WORK REQUIRED
Please copy the listing below word for word, leaving out the pictures.
────────────────────
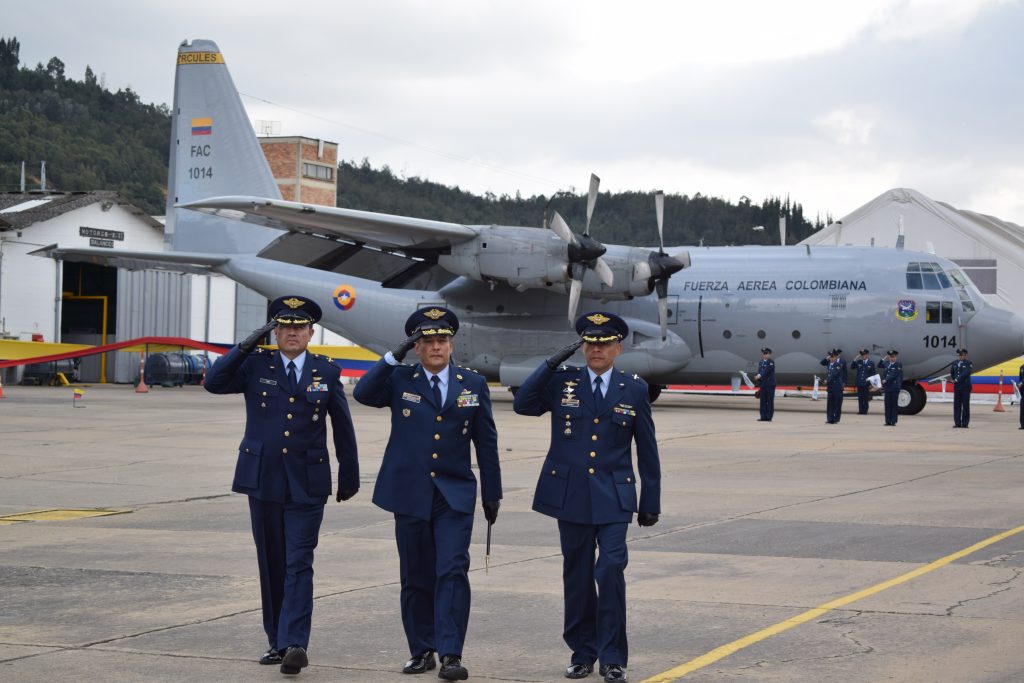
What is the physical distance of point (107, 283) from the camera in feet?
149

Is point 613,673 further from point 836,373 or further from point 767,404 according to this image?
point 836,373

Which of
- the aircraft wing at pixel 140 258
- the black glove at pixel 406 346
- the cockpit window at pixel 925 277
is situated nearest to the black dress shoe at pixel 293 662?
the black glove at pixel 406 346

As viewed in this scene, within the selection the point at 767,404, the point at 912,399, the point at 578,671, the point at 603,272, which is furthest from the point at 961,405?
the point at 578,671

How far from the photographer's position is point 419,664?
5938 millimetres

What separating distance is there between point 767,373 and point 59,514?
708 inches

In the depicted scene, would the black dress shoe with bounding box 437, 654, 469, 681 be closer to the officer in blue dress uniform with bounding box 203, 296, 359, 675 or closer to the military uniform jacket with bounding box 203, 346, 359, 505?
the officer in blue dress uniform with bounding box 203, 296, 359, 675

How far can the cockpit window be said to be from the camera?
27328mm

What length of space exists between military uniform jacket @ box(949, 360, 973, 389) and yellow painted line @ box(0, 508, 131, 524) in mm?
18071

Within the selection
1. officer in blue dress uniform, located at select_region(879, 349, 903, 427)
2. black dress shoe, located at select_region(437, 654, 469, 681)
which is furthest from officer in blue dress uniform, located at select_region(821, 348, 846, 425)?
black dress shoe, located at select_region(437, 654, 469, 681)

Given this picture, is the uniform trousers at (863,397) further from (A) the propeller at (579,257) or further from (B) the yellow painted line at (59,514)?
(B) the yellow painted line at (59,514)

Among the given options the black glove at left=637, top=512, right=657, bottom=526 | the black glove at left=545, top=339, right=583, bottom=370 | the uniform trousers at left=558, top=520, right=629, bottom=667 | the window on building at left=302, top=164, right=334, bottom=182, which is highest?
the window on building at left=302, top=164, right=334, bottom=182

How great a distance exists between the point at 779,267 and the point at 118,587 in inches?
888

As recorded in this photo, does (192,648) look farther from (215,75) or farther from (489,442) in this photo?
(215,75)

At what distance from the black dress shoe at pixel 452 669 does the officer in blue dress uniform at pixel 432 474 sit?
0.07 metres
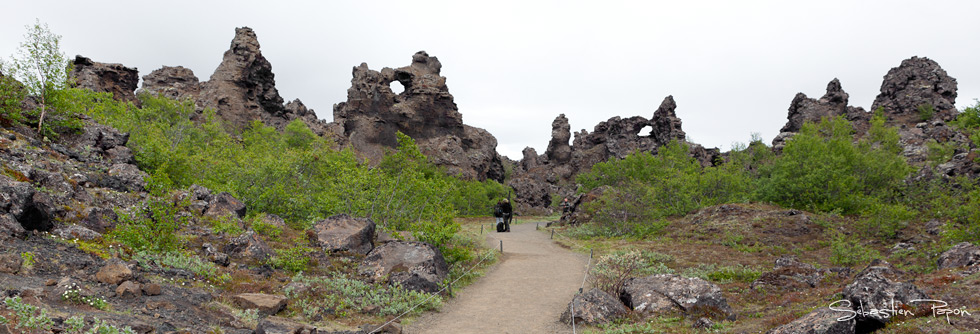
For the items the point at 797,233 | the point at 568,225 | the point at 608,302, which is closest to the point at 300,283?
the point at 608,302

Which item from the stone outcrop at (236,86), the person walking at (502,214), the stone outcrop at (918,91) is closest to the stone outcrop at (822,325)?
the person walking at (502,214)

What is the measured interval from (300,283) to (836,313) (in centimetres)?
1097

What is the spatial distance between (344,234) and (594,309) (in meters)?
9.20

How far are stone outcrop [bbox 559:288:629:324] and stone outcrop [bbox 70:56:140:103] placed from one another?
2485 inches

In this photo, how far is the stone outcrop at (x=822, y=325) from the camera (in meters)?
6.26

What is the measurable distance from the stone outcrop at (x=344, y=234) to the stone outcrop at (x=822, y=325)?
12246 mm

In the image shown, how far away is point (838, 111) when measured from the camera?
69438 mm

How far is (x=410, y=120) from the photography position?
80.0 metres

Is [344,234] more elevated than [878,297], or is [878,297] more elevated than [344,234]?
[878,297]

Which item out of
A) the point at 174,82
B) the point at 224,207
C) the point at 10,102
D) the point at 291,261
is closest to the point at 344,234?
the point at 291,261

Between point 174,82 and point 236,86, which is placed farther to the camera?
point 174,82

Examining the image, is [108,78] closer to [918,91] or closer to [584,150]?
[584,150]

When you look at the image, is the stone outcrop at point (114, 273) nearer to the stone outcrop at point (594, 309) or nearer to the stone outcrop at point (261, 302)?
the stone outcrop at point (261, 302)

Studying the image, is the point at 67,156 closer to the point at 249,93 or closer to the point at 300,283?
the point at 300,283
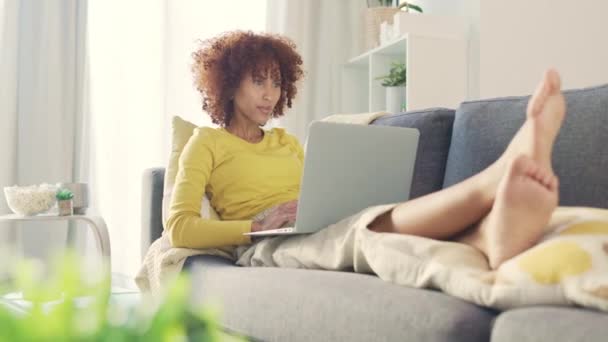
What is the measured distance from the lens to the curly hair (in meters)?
────────────────────
THE SOLUTION
What is the physical distance of point (107, 283) from the camera in feet?
149

Is point 613,673 further from point 836,373 or further from point 767,404 according to this image?
point 836,373

Which of
- the aircraft wing at pixel 140 258
- the black glove at pixel 406 346
- the cockpit window at pixel 925 277
is situated nearest to the black dress shoe at pixel 293 662?
the black glove at pixel 406 346

As viewed in this scene, within the selection the point at 767,404, the point at 912,399, the point at 578,671, the point at 603,272, which is furthest from the point at 961,405?
the point at 578,671

How far from the photographer's position is point 419,664?
5938 millimetres

What separating distance is there between point 767,373 and point 59,514?
708 inches

In the depicted scene, would the black dress shoe with bounding box 437, 654, 469, 681 be closer to the officer in blue dress uniform with bounding box 203, 296, 359, 675 or closer to the military uniform jacket with bounding box 203, 346, 359, 505?
the officer in blue dress uniform with bounding box 203, 296, 359, 675

How far can the cockpit window be said to be from the camera?
27328mm

What length of space exists between military uniform jacket @ box(949, 360, 973, 389) and yellow painted line @ box(0, 508, 131, 524) in mm?
18071

Within the selection
1. officer in blue dress uniform, located at select_region(879, 349, 903, 427)
2. black dress shoe, located at select_region(437, 654, 469, 681)
which is furthest from officer in blue dress uniform, located at select_region(821, 348, 846, 425)?
black dress shoe, located at select_region(437, 654, 469, 681)

Given this picture, is the uniform trousers at (863,397) further from (A) the propeller at (579,257) or further from (B) the yellow painted line at (59,514)?
(B) the yellow painted line at (59,514)

Among the given options the black glove at left=637, top=512, right=657, bottom=526 | the black glove at left=545, top=339, right=583, bottom=370 | the uniform trousers at left=558, top=520, right=629, bottom=667 | the window on building at left=302, top=164, right=334, bottom=182, which is highest?
the window on building at left=302, top=164, right=334, bottom=182

How great a distance exists between the point at 779,267 and the point at 118,587 in inches?
888

As recorded in this photo, does (192,648) look farther from (215,75) or farther from (489,442) in this photo?
(215,75)

At what distance from the black dress shoe at pixel 452 669 does the officer in blue dress uniform at pixel 432 474 sit?
0.07 metres
For the items the point at 797,233 | the point at 568,225 | the point at 608,302, which is closest to the point at 300,283?
the point at 608,302

Which item from the stone outcrop at (236,86), the person walking at (502,214), the stone outcrop at (918,91) is closest to the stone outcrop at (822,325)?
the person walking at (502,214)

What is the measured interval from (300,283) to (836,313) (in centimetres)?
1097

What is the spatial distance between (344,234) and (594,309) (in meters)?
9.20

How far are stone outcrop [bbox 559:288:629:324] and stone outcrop [bbox 70:56:140:103] placed from one another?
2485 inches

In this photo, how far is the stone outcrop at (x=822, y=325) from the camera (in meters)?
6.26

What is the measurable distance from the stone outcrop at (x=344, y=234) to the stone outcrop at (x=822, y=325)?
12246 mm

In the image shown, how far away is point (838, 111) when measured from the camera?
69438 mm

How far is (x=410, y=120) from the photography position?
80.0 metres

Is [344,234] more elevated than [878,297], or is [878,297] more elevated than [344,234]?
[878,297]

Which item out of
A) the point at 174,82
B) the point at 224,207
C) the point at 10,102
D) the point at 291,261
is closest to the point at 344,234?
the point at 291,261

Between point 174,82 and point 236,86, which is placed farther to the camera?
point 174,82

Examining the image, is [108,78] closer to [918,91] or closer to [584,150]?
[584,150]

When you look at the image, is the stone outcrop at point (114, 273) nearer to the stone outcrop at point (594, 309) or nearer to the stone outcrop at point (261, 302)?
the stone outcrop at point (261, 302)

Studying the image, is the point at 67,156 closer to the point at 249,93 or closer to the point at 300,283?
the point at 300,283
What is the measured distance from the lens to the curly hair (in meters)?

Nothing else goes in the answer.